Prior to making Foxy, Heartbreak Satellite had played a few acoustic gigs here and there in Norway mostly. In December 2016 we decided to record an album – without really talking much about what it should be or how it should sound, we planned to record for 10 days straight in Tobi’s small rehearsal studio in Copenhagen. We all brought a couple of synths, some microphones and a drum machine. All of the songs were written in those 10 days, just toying around with what we had in the studio. We later met up in Trondheim and Oslo to finish writing lyrics and to add vocal and synth tracks. Upon finishing the album after about half a year of recording and editing, Simen Hallset (Gold Celeste) mixed the whole thing in a few days, further defining the recorded band sound.

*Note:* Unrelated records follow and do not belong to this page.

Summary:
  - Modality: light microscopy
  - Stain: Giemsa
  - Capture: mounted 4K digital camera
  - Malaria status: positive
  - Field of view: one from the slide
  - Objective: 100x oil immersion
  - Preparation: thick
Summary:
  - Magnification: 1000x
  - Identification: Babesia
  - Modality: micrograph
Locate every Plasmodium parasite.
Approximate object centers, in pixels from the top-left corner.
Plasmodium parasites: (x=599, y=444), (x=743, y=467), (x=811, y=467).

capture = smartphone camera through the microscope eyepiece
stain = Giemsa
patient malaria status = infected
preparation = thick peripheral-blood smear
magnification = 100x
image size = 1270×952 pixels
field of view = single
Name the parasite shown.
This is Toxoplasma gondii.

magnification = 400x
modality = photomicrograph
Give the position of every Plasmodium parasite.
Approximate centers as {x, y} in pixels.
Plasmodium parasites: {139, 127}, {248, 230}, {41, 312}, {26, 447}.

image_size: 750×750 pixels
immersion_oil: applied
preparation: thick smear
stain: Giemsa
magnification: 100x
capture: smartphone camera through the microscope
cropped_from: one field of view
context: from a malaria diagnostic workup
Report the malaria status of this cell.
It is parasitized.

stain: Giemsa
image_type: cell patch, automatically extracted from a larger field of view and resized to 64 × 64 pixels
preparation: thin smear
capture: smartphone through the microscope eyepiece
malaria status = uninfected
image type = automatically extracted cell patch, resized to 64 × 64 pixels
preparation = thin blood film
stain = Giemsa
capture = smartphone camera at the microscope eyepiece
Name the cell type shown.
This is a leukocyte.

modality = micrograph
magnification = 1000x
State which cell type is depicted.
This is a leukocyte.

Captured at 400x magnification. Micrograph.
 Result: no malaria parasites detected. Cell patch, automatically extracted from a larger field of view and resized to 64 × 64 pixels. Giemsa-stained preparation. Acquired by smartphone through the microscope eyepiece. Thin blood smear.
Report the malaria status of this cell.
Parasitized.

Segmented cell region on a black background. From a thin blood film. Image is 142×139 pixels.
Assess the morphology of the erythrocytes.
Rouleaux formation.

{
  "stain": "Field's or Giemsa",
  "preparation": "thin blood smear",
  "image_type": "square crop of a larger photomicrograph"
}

A lot of the songs on the album capture the inner and outer turmoil that all of us were experiencing in our personal lives at that particular time. Many of the themes and lyrics are about surreal relationships and encounters, as are some of the song forms. We were experimenting with a sound that embrace chaotic, unpolished and immediate musical ideas. Working together in this uncritical and impulsive manner was a lot of fun. Ragnhild’s brother, Olav Fangel Jamtveit drew the album cover. We’re all pretty obsessed with animals and animal documentaries, and animals with human personalities are a reoccurring element in our lyrical and visual universe. We’re already working on our next album, which is probably going to be even more subtle and sensitive, continuing in a similar vein as Foxy but more refined and detailed. We’ll probably release our first songs from that album in 2019.

Foxy is out on Aug 24 on Brilliance.